SELECTION:
::::

Thus, when clutch 76 is in an "engaged" mode, collar 74 is secured for rotation with second
headset gear 68 in at least one rotational direction.
[0020] Second prime mover 26 is selectively connectable to first power path 54 through
planetary gearset 48. When so configured, countershaft 70 includes a sun gear 82 secured for
rotation therewith and first headset gear 62 includes a ring gear portion 84 fixed to rotate with
first headset gear 62. Between sun gear 82 and ring gear portion 84 are a number of planet gears .
86 meshed with sun gear 82 and ring gear portion 84. Planet gears 86 are rotatably supported by
a planet carrier 88, which in turn is rotatably supported by a second overrunning clutch 90 that is
secured to a transmission housing or other fixed structural component. Second prime mover 26
is also selectively connectable to first power path 54 through a jaw clutch 91, which is axially
movable on countershaft 70 to secure countershaft 70 for rotation with first headset gear 62.

::::

DATA LISTING:
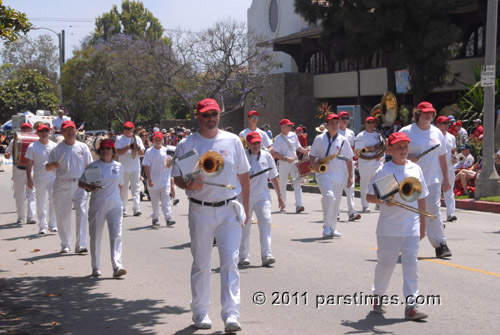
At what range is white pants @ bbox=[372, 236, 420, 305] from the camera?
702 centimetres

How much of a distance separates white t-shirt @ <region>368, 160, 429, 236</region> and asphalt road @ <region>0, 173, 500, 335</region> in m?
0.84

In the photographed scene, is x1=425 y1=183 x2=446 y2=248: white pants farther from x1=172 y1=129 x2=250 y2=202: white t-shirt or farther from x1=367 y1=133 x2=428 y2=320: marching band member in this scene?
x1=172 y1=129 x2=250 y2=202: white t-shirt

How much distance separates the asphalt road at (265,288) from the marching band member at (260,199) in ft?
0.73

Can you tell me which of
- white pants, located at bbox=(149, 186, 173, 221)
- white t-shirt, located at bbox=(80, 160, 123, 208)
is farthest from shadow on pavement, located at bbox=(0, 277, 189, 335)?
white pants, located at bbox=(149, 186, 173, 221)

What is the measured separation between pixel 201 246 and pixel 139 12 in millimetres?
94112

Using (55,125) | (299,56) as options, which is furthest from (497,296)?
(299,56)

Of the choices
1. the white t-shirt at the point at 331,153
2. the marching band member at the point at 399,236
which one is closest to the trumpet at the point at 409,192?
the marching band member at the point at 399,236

::::

WRITTEN EXERCISE A:
Translate this sentence from the transmission passage into Spanish: "Second prime mover 26 is selectively connectable to first power path 54 through planetary gearset 48."
WRITTEN EXERCISE B:
Extend the transmission passage with a further paragraph that picks up after its final sentence.
The rows have no connection to the transmission passage.

EXPECTED ANSWER A:
El segundo motor primario 26 puede conectarse selectivamente a la primera trayectoria de potencia 54 a través del conjunto de engranajes planetarios 48.

EXPECTED ANSWER B:
[0021] To facilitate the connection of second prime mover 26 to first or second power path
54, 56 via jaw clutch 91 or synchronizer clutch 72, respectively, hybrid transmission 24 may
also include clutch control mechanism 50 for controlling movement of clutches 72 and 91. In
the illustrated embodiment, which is not intended to limit the scope of the invention, clutch
control mechanism 50 is a kinematic mechanism that includes a pair of spring biased lever arms
92, 94 and linkage 96 that couples lever arms 92, 94 for movement with a screw member 98 that
forms a portion of a motor-driven screw actuator 100. In a particular configuration, linkage 96
includes a first linkage member 102 that extends through a support member 104, which may be
secured to the transmission housing or other fixed structure, and lever arm 94 and terminates in
an end cap 108. A resiliency compressible member 106, such as a compression spring, is
positioned between lever arm 94 and support member 104 to apply a biasing force against lever
arm 94 toward end cap 108. Similarly, a second linkage member 110 is moveably linked to first
linkage member 102 via a pivotable link 111, which is secured to the transmission housing or
other fixed structure proximate its midsection. A second resiliency compressible member 112
biases lever arm 94 against a stop 114. As shown in FIG. 4, the motor driven screw actuator 100
may be rotated to draw screw member 98 and first linage member 102 closer to actuator 100,
thereby effecting axial movement in lever arms 92, 94 and their corresponding clutch.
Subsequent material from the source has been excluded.